» **Task objective**: Would you output the whole listing below, exactly as it reads?

__________

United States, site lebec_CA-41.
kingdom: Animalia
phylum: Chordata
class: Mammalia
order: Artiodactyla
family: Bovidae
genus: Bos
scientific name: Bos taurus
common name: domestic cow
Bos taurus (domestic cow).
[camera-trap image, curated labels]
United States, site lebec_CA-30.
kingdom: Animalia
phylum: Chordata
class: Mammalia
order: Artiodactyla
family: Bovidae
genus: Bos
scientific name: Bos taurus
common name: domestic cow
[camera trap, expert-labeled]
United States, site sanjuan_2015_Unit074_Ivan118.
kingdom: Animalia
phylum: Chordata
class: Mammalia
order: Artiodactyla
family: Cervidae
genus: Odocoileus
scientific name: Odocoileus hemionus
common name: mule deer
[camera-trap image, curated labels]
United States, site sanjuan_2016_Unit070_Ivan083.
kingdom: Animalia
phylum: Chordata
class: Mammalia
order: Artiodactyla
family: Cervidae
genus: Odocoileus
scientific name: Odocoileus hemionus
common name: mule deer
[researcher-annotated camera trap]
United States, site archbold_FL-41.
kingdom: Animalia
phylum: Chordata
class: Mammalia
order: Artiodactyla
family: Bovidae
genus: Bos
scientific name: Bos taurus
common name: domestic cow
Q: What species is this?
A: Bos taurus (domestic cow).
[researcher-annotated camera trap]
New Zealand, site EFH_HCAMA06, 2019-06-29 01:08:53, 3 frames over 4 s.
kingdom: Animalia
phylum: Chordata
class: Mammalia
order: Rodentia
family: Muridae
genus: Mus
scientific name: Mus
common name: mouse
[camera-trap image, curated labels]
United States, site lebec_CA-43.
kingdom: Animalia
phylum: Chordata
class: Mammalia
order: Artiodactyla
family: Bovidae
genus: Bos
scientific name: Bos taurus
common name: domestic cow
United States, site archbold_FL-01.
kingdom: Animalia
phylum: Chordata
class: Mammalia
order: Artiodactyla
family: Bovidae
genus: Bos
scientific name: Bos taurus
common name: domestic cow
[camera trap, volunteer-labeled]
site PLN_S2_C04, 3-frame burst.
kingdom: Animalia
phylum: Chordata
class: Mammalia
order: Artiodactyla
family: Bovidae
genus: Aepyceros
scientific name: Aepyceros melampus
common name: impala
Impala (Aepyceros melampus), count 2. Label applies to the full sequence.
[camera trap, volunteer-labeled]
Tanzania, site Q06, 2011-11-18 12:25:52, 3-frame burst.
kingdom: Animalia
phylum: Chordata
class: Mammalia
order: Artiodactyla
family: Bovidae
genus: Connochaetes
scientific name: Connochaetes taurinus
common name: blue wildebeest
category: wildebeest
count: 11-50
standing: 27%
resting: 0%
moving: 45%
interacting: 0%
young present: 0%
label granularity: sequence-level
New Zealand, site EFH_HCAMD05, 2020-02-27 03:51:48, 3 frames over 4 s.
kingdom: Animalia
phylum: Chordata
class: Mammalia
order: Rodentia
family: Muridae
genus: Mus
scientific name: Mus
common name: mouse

__________

» **Completed exercise**:
United States, site lebec_CA-41.
kingdom: Animalia
phylum: Chordata
class: Mammalia
order: Artiodactyla
family: Bovidae
genus: Bos
scientific name: Bos taurus
common name: domestic cow
Bos taurus (domestic cow).
[camera-trap image, curated labels]
United States, site lebec_CA-30.
kingdom: Animalia
phylum: Chordata
class: Mammalia
order: Artiodactyla
family: Bovidae
genus: Bos
scientific name: Bos taurus
common name: domestic cow
[camera trap, expert-labeled]
United States, site sanjuan_2015_Unit074_Ivan118.
kingdom: Animalia
phylum: Chordata
class: Mammalia
order: Artiodactyla
family: Cervidae
genus: Odocoileus
scientific name: Odocoileus hemionus
common name: mule deer
[camera-trap image, curated labels]
United States, site sanjuan_2016_Unit070_Ivan083.
kingdom: Animalia
phylum: Chordata
class: Mammalia
order: Artiodactyla
family: Cervidae
genus: Odocoileus
scientific name: Odocoileus hemionus
common name: mule deer
[researcher-annotated camera trap]
United States, site archbold_FL-41.
kingdom: Animalia
phylum: Chordata
class: Mammalia
order: Artiodactyla
family: Bovidae
genus: Bos
scientific name: Bos taurus
common name: domestic cow
Q: What species is this?
A: Bos taurus (domestic cow).
[researcher-annotated camera trap]
New Zealand, site EFH_HCAMA06, 2019-06-29 01:08:53, 3 frames over 4 s.
kingdom: Animalia
phylum: Chordata
class: Mammalia
order: Rodentia
family: Muridae
genus: Mus
scientific name: Mus
common name: mouse
[camera-trap image, curated labels]
United States, site lebec_CA-43.
kingdom: Animalia
phylum: Chordata
class: Mammalia
order: Artiodactyla
family: Bovidae
genus: Bos
scientific name: Bos taurus
common name: domestic cow
United States, site archbold_FL-01.
kingdom: Animalia
phylum: Chordata
class: Mammalia
order: Artiodactyla
family: Bovidae
genus: Bos
scientific name: Bos taurus
common name: domestic cow
[camera trap, volunteer-labeled]
site PLN_S2_C04, 3-frame burst.
kingdom: Animalia
phylum: Chordata
class: Mammalia
order: Artiodactyla
family: Bovidae
genus: Aepyceros
scientific name: Aepyceros melampus
common name: impala
Impala (Aepyceros melampus), count 2. Label applies to the full sequence.
[camera trap, volunteer-labeled]
Tanzania, site Q06, 2011-11-18 12:25:52, 3-frame burst.
kingdom: Animalia
phylum: Chordata
class: Mammalia
order: Artiodactyla
family: Bovidae
genus: Connochaetes
scientific name: Connochaetes taurinus
common name: blue wildebeest
category: wildebeest
count: 11-50
standing: 27%
resting: 0%
moving: 45%
interacting: 0%
young present: 0%
label granularity: sequence-level
New Zealand, site EFH_HCAMD05, 2020-02-27 03:51:48, 3 frames over 4 s.
kingdom: Animalia
phylum: Chordata
class: Mammalia
order: Rodentia
family: Muridae
genus: Mus
scientific name: Mus
common name: mouse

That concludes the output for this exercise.